Cumhurbaşkanı, barışla ilgili tüm çabalara rağmen, ülkenin altını oyan ve savaş ilan eden teröre ve onu siyasi zeminde besleyen anlayışa karşı ‘sonuna kadar mücadele’ mesajıyla yola çıktığında, AK Parti’de bile ne olup bittiğini anlamayan geniş bir kesim vardı.

Artık geri dönüşü olmayan bir yola girildiğini ve terörün kökü kazınıncaya kadar da herhangi bir müzakerinin olmayacağını ilan eden bu hamlenin, sadece seçimlere dönük bir yaklaşım olduğunu düşünenler yanıldı. Nitekim Erdoğan’ın ne kadar haklı olduğu, Temmuz 2015 itibarıyla başlayan ağır terör saldırıları ile bir kez daha ortaya çıktı.

Mesele şu ve esasen herkesin anlayabileceği kadar basit. Erdoğan, toplumun geniş kesimlerinin hassasiyetlerini, en samimi ve sahici biçimde temsil edebilen tek lider. O nedenle bir anda yaklaşık yüzde onluk bir oy artışını yakaladı AK Parti. Yeni bir hava estirdiği için değil, geleceğe dair büyük projeler ilan ettiği için de değil. Kendisinin endişelerini ve hassasiyetlerini taşıyan bir doğal lidere, Erdoğan’a inandığı ve güvendiği için.

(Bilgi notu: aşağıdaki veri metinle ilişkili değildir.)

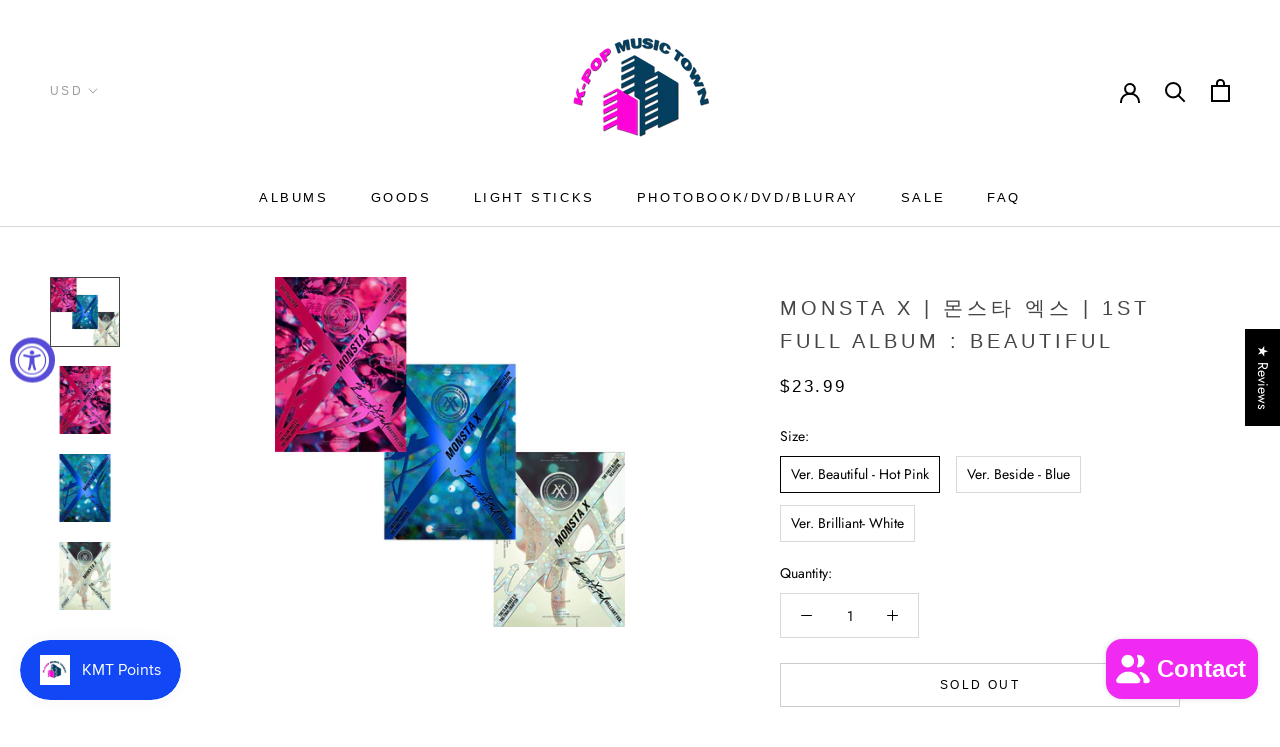

--- FILE ---
content_type: text/css
request_url: https://s3-us-west-2.amazonaws.com/da-restock/da-restock-kpop-music-town.myshopify.com.css
body_size: 1450
content:
div#dd-restock-notification-container .da-restock-notification .da-restock-notification-form,div#dd-restock-notification-container .da-restock-notification form{background-color:#fff}div#dd-restock-notification-container .da-restock-notification p{color:#000}.da-restock-collection-img-new-wrapper form button,.da-restock-collection-img-v3-wrapper form button,.da-restock-image form button,div#dd-restock-notification-container .da-restock-notification form button,div#dd-restock-notification-container .da-restock-notification-button{background-color:#ed55ff;color:#fff}div#dd-restock-notification-container #dd-restock-notification-msg{background-color:#fff;color:#000;border:0}.da-restock-image form{background-color:#ebebeb;opacity:1}.da-restock-collection-img-new-wrapper p,.da-restock-image p{color:#5c5c5c}.da-restock-collection-img-new-wrapper form input,.da-restock-collection-img-v3-wrapper form input,.da-restock-image form input{color:#000;background-color:#dedede}.da-restock-collection-img-new-wrapper form input::placeholder,.da-restock-collection-img-v3-wrapper form input::placeholder,.da-restock-image form input::placeholder{color:#000}img.da-restock-collection-img,img.da-restock-collection-img-new,img.da-restock-collection-img-v3{opacity:.3}.da-restock-collection-img-new-wrapper form{background-color:#ebebeb;opacity:1}.da-restock-collection-img-v3-wrapper form.da-restock-form{opacity:1;background-color:#ebebeb;color:#5c5c5c}

--- FILE ---
content_type: text/javascript
request_url: https://kpopmusictownla.com/cdn/shop/t/27/assets/custom.js?v=183944157590872491501578265501
body_size: -736
content:
//# sourceMappingURL=/cdn/shop/t/27/assets/custom.js.map?v=183944157590872491501578265501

Hepsi bu.

1 Kasım’dan sonraki ilk beş aylık dönemde de gerek terörle mücadele, gerekse paralel çetenin çökertilmesi noktasında Tayyip Erdoğan’ın çizgisinde ve duruşunda en küçük bir sapma olmadı. Bunların bir varoluş mücadelesi, nihayetinde kendi ifadesiyle ‘Adeta bir kurtuluş mücadelesi’ olduğunu ilan etti.

Bugün ihtiyacımız olan, yapmamız gerekenleri geniş bir alana yayan değil, öncelik ve aciliyet sırasını doğru okuyarak harekete geçecek bir kararlılıktır. Fezlekeler, dokunulmazlıkların kaldırılması gibi tartışmaların gündemde oluşunun tek ama tek nedeni, terörle bütünleşen bir siyasetin ve sözümona siyasi partinin varlığıdır.

Öncelik, ama şaşmaması gereken öncelik, bu siyasetçilere artık yargının dokunmasını sağlamaktır. Bürokrasinin zaten mevcut sistemde her hamleyi kösteklemeye dönük alışkanlıkları var. Eli kanlı ve ülkenin varlığını tehdit eden bir terör şebekesini besleyen siyasete, onu temsil eden siyasetçilere dokunmak, ama acilen dokunmak zorunda Türkiye.

Bu meseleyi, hepsini ele alalım diye masaya koymak, inşallah hiçbirini çözemeyecek bir alana hapsetmez bizi.